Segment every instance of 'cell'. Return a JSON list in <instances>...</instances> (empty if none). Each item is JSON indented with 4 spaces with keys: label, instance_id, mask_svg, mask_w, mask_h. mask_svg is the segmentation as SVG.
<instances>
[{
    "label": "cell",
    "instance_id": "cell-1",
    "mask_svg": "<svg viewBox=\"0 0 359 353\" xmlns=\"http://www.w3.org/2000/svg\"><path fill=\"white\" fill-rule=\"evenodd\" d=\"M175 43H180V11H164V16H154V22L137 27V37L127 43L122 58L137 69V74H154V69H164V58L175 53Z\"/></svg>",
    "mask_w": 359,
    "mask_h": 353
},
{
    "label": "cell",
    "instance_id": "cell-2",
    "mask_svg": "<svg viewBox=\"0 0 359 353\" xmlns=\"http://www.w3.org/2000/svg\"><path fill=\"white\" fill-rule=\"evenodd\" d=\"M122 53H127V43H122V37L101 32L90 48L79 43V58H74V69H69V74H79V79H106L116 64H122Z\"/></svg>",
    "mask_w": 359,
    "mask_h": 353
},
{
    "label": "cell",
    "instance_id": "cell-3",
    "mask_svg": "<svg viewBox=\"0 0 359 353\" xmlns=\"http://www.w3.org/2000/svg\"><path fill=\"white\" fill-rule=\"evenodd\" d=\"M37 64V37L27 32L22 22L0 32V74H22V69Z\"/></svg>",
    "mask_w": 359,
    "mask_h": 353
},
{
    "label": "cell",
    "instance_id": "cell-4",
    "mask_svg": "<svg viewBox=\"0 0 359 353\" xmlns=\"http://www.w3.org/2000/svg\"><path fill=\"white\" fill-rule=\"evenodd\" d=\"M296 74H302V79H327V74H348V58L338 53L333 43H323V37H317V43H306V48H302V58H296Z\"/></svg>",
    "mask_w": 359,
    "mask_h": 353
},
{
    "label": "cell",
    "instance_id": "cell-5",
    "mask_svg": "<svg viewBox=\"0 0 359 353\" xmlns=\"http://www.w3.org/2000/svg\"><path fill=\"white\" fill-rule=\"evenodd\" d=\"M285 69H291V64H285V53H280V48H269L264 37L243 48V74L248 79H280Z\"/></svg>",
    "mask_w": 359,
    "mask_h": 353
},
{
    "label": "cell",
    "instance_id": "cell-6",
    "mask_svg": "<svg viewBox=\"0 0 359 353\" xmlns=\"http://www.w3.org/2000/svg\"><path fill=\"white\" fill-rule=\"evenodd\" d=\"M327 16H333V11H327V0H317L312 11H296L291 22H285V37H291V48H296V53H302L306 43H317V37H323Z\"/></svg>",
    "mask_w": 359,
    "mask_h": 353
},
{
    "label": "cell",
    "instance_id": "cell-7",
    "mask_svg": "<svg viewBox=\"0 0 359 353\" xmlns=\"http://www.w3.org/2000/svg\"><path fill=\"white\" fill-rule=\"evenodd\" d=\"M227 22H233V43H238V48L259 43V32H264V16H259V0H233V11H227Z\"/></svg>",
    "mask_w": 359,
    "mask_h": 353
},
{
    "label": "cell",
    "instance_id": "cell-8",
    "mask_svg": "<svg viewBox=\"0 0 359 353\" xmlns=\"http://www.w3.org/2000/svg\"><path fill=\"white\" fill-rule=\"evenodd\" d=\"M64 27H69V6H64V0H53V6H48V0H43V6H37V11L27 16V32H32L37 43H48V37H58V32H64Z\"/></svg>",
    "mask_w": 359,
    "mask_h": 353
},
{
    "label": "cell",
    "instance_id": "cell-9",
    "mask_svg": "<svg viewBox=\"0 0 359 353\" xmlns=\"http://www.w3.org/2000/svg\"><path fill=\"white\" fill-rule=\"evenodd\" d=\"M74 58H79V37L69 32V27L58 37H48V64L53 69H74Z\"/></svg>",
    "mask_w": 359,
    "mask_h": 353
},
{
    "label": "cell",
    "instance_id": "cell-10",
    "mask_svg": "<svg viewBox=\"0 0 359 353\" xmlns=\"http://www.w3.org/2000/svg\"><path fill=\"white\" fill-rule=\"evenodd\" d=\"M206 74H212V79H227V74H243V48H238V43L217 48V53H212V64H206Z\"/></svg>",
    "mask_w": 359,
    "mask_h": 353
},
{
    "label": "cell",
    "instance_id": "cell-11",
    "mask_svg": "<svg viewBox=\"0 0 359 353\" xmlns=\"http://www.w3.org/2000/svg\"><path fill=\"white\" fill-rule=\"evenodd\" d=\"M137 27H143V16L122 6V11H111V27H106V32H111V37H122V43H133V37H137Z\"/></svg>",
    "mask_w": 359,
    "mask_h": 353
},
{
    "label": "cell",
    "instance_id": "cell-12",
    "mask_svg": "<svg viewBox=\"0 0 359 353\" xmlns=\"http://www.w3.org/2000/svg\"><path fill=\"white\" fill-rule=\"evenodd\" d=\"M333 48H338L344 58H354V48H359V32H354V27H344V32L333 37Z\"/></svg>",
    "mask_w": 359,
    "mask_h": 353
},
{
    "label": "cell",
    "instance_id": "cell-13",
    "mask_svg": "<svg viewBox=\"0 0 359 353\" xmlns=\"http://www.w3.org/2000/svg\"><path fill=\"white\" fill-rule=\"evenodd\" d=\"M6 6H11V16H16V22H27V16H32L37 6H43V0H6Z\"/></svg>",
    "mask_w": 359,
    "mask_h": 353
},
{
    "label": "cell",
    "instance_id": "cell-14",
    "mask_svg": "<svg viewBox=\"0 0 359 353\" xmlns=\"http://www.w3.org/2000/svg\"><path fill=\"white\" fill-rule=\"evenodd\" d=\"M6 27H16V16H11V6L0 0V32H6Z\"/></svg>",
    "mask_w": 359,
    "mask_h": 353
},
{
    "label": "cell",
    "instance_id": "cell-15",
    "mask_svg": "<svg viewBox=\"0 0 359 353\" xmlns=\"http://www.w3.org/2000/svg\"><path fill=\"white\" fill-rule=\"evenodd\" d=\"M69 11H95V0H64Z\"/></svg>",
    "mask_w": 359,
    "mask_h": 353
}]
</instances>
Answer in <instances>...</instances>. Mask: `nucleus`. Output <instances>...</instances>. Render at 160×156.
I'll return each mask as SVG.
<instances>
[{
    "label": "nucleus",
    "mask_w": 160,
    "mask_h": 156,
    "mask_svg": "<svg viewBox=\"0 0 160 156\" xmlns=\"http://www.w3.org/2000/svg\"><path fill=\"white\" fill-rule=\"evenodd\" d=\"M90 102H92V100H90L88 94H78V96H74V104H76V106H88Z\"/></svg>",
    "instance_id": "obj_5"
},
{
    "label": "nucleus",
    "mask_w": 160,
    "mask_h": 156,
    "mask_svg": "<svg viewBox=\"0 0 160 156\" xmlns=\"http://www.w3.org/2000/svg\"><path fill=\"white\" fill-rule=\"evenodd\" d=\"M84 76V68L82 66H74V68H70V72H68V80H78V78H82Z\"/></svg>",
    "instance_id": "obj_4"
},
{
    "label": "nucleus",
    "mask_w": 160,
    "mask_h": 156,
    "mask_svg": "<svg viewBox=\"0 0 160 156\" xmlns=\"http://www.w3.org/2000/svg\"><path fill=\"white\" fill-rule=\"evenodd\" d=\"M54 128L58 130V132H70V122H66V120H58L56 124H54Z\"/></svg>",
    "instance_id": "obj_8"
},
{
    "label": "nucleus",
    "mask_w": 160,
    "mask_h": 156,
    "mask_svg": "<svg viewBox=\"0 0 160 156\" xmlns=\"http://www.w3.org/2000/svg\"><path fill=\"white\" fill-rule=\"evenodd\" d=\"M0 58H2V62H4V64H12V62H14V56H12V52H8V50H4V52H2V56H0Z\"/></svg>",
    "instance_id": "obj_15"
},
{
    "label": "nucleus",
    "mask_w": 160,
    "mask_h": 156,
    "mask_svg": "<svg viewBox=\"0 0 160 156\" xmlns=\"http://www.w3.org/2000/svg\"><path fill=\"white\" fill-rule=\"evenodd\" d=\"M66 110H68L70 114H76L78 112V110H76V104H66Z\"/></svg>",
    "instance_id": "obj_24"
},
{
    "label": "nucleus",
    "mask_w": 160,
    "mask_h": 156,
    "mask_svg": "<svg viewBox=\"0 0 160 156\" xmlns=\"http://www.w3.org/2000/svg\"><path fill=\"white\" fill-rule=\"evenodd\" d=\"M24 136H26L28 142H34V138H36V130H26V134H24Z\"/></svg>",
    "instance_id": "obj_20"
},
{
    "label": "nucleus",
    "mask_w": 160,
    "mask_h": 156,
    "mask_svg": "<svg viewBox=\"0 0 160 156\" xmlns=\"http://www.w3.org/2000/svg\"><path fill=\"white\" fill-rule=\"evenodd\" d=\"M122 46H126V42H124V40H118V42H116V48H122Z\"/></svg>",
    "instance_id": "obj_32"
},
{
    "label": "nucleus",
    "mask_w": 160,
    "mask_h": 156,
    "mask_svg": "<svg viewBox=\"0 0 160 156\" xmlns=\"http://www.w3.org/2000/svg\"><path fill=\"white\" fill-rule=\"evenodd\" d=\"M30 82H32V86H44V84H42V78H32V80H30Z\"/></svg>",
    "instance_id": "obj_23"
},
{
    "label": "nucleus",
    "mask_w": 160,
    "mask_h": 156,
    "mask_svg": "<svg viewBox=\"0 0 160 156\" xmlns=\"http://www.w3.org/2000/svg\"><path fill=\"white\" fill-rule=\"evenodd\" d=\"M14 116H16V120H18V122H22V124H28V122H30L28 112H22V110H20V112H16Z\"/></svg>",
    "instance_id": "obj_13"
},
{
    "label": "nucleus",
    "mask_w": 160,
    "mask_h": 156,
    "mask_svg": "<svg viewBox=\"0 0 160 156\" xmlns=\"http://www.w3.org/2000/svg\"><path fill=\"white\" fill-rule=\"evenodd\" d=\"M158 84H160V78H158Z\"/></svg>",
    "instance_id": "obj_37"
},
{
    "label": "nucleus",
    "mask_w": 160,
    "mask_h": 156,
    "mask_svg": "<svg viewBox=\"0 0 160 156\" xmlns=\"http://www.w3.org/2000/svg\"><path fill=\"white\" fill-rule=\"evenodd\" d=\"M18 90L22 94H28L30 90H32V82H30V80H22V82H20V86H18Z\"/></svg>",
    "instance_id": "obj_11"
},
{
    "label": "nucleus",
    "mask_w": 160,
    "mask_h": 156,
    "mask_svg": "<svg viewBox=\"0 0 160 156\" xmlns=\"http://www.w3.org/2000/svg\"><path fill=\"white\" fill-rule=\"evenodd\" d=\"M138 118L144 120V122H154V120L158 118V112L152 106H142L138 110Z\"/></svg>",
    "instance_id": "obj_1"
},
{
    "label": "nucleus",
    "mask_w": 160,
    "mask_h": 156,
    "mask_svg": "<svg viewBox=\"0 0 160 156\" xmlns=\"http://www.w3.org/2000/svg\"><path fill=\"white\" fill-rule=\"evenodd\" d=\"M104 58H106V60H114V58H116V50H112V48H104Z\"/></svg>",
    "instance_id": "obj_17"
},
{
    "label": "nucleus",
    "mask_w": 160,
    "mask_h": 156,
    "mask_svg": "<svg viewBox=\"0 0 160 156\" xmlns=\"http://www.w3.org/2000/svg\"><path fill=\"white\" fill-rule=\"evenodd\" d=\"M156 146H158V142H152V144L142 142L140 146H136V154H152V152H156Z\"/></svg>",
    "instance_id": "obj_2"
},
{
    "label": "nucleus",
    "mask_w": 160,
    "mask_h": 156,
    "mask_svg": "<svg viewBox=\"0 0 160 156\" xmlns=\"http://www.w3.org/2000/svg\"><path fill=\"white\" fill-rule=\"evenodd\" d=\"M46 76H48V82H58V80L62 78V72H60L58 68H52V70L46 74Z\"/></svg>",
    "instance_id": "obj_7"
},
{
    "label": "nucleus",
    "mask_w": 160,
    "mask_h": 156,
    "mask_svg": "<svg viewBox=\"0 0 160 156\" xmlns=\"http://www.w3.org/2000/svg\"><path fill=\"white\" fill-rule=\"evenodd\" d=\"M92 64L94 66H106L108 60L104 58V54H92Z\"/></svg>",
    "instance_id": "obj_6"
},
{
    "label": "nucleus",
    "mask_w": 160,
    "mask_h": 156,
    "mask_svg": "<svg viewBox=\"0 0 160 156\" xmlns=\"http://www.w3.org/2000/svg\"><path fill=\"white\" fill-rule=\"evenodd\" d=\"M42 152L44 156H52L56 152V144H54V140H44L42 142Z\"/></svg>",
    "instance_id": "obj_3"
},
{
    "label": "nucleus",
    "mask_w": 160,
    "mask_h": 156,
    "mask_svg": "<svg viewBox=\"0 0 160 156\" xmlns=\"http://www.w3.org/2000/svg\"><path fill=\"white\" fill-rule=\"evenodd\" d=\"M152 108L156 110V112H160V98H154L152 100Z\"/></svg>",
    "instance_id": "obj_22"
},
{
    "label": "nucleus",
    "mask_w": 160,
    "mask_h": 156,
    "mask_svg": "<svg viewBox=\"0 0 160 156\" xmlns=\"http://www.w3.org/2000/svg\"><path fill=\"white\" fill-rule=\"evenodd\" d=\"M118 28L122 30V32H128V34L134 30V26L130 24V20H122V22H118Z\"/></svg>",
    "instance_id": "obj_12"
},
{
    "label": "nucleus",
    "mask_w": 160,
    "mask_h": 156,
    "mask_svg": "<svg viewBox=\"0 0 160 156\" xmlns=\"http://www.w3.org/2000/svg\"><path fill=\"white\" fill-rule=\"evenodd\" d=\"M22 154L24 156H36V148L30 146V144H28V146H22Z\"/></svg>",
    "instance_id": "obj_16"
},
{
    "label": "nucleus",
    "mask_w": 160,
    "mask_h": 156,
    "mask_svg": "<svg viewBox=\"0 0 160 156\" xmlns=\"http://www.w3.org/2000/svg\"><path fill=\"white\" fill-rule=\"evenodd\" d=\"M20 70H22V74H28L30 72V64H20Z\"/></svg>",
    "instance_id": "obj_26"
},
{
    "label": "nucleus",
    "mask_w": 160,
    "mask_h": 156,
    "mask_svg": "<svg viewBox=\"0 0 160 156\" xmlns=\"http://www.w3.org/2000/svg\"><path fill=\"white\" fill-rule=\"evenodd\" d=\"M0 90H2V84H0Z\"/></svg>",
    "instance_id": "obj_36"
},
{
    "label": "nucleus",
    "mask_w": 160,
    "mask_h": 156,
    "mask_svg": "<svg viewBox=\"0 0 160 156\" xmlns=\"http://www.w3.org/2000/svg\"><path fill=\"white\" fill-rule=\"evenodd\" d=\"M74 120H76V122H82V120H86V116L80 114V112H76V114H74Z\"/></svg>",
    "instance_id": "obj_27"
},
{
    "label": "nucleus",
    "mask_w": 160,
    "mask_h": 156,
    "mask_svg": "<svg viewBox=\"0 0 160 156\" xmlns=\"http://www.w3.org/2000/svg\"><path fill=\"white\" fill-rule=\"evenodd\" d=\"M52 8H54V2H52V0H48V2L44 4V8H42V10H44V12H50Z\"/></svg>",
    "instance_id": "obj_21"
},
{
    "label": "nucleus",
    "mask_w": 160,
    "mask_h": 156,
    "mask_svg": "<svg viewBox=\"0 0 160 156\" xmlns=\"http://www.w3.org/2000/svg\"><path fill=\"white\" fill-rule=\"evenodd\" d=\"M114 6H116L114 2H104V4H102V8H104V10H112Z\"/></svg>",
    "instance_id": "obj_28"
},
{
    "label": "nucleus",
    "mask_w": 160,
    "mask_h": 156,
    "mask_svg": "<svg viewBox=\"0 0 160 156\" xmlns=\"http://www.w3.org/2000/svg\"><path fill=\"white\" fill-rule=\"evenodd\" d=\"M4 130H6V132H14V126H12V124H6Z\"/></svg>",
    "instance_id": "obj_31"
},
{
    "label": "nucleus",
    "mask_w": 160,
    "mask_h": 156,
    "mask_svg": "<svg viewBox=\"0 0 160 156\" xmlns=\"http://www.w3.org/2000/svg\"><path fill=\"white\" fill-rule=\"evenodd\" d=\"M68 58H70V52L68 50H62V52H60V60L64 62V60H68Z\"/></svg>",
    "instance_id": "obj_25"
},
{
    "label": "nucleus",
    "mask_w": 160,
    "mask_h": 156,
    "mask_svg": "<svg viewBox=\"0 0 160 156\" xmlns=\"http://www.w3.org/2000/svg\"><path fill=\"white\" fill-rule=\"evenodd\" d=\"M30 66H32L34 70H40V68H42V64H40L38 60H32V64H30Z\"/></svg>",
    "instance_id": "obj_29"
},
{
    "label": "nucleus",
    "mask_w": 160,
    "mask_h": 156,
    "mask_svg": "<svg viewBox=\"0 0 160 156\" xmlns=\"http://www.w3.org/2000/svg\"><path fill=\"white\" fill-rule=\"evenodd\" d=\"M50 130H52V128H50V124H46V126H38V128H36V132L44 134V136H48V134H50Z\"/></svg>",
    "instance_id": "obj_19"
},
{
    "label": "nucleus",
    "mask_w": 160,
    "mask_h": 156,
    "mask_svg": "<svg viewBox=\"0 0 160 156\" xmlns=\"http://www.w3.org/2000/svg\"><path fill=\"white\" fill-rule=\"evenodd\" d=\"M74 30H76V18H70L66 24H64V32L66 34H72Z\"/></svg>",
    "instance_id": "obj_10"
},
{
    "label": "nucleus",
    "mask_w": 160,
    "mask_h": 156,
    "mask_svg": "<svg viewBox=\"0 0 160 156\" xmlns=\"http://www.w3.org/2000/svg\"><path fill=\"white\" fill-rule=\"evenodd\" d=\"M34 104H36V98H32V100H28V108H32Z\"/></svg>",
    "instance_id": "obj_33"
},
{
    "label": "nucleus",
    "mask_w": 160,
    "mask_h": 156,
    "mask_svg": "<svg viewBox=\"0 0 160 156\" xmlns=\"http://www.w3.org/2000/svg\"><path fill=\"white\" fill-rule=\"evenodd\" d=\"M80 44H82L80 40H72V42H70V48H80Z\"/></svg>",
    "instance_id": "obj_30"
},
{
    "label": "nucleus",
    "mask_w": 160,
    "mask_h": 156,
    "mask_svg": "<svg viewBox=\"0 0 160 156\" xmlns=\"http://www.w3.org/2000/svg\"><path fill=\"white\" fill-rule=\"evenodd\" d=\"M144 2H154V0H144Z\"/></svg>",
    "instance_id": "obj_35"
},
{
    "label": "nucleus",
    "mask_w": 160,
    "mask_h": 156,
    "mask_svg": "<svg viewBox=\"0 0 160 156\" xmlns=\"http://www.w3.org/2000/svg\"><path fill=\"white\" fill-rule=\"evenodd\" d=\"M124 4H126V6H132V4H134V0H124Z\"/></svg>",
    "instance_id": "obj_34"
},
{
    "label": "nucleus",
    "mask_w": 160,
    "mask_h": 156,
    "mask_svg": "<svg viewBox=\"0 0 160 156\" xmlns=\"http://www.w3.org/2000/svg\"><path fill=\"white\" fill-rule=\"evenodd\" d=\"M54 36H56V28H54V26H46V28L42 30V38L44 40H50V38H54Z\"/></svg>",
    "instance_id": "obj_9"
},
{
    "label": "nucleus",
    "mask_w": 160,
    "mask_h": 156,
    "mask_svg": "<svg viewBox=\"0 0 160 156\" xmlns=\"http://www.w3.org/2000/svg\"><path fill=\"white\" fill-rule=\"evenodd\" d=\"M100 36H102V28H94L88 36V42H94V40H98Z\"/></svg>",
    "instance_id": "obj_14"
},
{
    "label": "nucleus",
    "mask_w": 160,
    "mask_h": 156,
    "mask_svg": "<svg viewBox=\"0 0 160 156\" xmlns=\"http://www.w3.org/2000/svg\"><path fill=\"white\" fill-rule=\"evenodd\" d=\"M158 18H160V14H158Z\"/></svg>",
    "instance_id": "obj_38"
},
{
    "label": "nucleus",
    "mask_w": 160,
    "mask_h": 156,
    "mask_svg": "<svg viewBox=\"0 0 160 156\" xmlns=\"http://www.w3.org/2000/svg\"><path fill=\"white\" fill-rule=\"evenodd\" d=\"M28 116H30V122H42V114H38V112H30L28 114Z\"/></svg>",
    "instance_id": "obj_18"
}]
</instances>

——————————

→ Set exercise
Reproduce the lines of the records from the first line through the line holding "53H127V43H122V37L101 32L90 48L79", inclusive, keeping every character unchanged.

→ Correct response
Segment every instance of 'cell'. Return a JSON list in <instances>...</instances> (empty if none). Each item is JSON indented with 4 spaces with keys: label, instance_id, mask_svg, mask_w, mask_h. mask_svg is the segmentation as SVG.
<instances>
[{
    "label": "cell",
    "instance_id": "cell-1",
    "mask_svg": "<svg viewBox=\"0 0 359 353\" xmlns=\"http://www.w3.org/2000/svg\"><path fill=\"white\" fill-rule=\"evenodd\" d=\"M175 43H180V11H164V16H154V22L137 27V37L127 43L122 58L137 69V74H154V69H164V58L175 53Z\"/></svg>",
    "mask_w": 359,
    "mask_h": 353
},
{
    "label": "cell",
    "instance_id": "cell-2",
    "mask_svg": "<svg viewBox=\"0 0 359 353\" xmlns=\"http://www.w3.org/2000/svg\"><path fill=\"white\" fill-rule=\"evenodd\" d=\"M122 53H127V43H122V37L101 32L90 48L79 43V58H74V69H69V74H79V79H106L116 64H122Z\"/></svg>",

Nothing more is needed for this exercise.